Testo dell'esercizio —
Una storia che inizia nel XVII secolo con il sogno di Galeazzo Arconati, che in un casamento da nobile nella campagna a nord di Milano riuscì a immaginare la sua “regia villa”, in cui egli avrebbe voluto raggiungere l’immortalità attraverso l’arte: il sogno di Galeazzo Arconati è diventato realtà tangibile davanti ai nostri occhi, quando ammiriamo l’imponente armoniosa bellezza del Tiberio Colossale.
Galeazzo Arconati acquistò la scultura a Roma nel 1627 e la fece arrivare al centro del giardino di Castellazzo, perché potesse destare l’ammirazione degli Ospiti in visita. Galeazzo credeva che questa scultura raffigurasse Pompeo Magno e fosse la statua sotto la quale fu versato il sangue di Cesare. Solo all’inizio del XIX secolo questo sogno si infranse, quando Giuseppe Bossi arrivò in visita con Antonio Canova per ammirare un’altra meraviglia della Villa, i frammenti del Monumento funebre a Gaston de Foix del Bambaja, e per primo avanzò l’ipotesi che la scultura raffigurasse Tiberio.

Cosa farai —
[1] Quali indicazioni di tempo (secoli o anni) compaiono nel testo sul Tiberio Colossale? Elencale tutte.
[2] Ripeti alla lettera il passo del testo sul Tiberio Colossale compreso tra "Una storia che" e "del Tiberio Colossale.", estremi inclusi.

Voci del dataset —
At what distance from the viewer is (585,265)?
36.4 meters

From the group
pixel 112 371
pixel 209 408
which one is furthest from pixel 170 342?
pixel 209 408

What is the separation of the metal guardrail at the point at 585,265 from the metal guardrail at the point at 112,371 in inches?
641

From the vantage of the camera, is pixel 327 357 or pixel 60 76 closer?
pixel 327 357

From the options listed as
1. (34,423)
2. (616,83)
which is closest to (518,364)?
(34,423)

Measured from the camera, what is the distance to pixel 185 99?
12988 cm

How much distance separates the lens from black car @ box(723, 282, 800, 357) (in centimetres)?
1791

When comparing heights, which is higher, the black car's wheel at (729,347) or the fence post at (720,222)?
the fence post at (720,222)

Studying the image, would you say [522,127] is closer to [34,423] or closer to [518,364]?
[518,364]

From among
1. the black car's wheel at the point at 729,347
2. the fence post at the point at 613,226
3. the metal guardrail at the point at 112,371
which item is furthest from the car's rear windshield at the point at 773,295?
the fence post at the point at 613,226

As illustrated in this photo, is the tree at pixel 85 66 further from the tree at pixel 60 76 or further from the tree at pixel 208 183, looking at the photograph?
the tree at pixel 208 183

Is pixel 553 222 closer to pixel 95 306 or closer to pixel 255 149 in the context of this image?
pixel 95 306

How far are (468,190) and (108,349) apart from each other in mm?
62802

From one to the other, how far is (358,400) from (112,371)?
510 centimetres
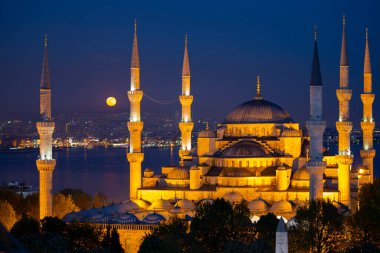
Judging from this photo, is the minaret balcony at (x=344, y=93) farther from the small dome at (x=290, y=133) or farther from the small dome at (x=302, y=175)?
the small dome at (x=302, y=175)

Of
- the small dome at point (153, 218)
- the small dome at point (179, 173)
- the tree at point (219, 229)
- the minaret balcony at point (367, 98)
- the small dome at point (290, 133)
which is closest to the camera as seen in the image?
the tree at point (219, 229)

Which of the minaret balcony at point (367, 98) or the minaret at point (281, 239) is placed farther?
the minaret balcony at point (367, 98)

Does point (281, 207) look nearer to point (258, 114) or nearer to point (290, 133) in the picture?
point (290, 133)

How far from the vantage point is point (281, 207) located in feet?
89.1

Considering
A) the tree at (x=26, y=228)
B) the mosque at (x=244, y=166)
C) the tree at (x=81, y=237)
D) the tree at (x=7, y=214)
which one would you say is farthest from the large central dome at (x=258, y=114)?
the tree at (x=26, y=228)

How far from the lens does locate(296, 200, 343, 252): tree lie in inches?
799

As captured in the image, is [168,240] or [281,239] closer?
[281,239]

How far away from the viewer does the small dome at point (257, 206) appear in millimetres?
27017

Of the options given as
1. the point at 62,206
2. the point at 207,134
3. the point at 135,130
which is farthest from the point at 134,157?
the point at 62,206

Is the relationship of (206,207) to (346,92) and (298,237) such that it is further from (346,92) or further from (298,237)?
(346,92)

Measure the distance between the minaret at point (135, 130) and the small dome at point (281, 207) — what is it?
6.26 meters

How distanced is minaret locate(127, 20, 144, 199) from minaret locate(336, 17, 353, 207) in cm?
800

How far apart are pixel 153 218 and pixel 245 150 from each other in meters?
6.14

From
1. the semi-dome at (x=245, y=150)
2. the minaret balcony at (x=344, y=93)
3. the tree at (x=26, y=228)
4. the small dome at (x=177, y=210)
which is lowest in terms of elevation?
the tree at (x=26, y=228)
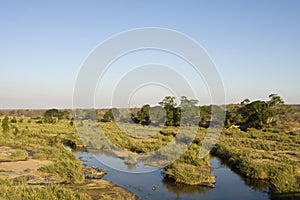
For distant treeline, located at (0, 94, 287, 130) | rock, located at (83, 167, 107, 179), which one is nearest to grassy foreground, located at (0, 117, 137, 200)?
rock, located at (83, 167, 107, 179)

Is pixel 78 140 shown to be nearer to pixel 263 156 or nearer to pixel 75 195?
pixel 263 156

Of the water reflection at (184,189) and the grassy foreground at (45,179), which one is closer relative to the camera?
the grassy foreground at (45,179)

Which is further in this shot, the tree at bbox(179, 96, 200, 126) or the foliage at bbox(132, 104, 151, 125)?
the foliage at bbox(132, 104, 151, 125)

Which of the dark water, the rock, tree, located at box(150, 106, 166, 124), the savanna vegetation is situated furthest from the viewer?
tree, located at box(150, 106, 166, 124)

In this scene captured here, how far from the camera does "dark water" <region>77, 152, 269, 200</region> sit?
44.5 ft

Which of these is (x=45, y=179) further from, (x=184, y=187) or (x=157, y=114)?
(x=157, y=114)

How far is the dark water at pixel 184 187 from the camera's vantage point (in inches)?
534

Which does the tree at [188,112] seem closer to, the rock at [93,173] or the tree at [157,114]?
the tree at [157,114]

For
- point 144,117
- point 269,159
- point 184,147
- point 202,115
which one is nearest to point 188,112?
point 202,115

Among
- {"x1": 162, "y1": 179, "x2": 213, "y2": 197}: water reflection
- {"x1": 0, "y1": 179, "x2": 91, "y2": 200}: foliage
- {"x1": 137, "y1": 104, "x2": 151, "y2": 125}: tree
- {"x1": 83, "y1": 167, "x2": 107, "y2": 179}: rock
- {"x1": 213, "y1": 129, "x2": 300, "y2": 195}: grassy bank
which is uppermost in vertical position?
{"x1": 137, "y1": 104, "x2": 151, "y2": 125}: tree

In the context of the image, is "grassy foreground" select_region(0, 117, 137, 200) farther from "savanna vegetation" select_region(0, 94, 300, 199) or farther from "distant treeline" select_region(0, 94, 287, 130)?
"distant treeline" select_region(0, 94, 287, 130)

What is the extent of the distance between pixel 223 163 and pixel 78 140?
48.4 ft

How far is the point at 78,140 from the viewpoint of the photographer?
30.2 meters

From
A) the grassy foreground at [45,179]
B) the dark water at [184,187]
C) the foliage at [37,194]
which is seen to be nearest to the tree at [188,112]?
the grassy foreground at [45,179]
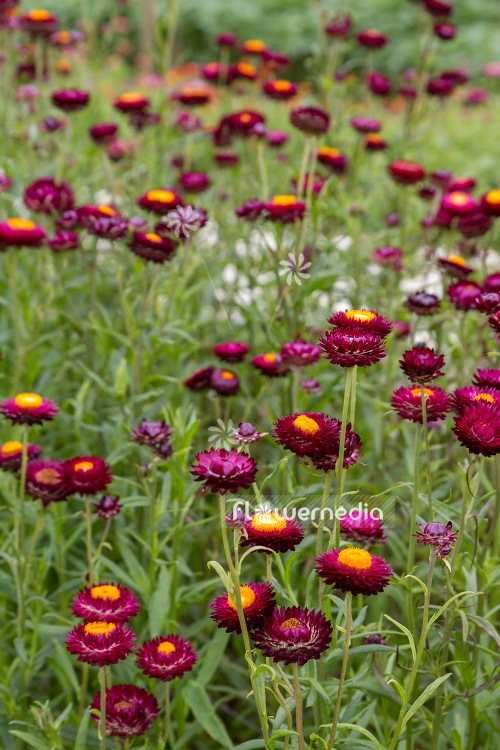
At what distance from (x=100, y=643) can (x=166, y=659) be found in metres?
0.18

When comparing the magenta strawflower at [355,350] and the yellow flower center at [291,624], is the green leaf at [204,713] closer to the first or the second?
the yellow flower center at [291,624]

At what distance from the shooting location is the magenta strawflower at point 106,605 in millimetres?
1484

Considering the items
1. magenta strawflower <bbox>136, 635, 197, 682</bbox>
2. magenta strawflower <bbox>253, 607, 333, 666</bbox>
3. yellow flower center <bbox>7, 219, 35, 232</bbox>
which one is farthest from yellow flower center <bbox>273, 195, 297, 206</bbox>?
magenta strawflower <bbox>253, 607, 333, 666</bbox>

Risposte alle consegne —
[1]
- XVII secolo
- 1627
- inizio del XIX secolo

[2]
Una storia che inizia nel XVII secolo con il sogno di Galeazzo Arconati, che in un casamento da nobile nella campagna a nord di Milano riuscì a immaginare la sua “regia villa”, in cui egli avrebbe voluto raggiungere l’immortalità attraverso l’arte: il sogno di Galeazzo Arconati è diventato realtà tangibile davanti ai nostri occhi, quando ammiriamo l’imponente armoniosa bellezza del Tiberio Colossale.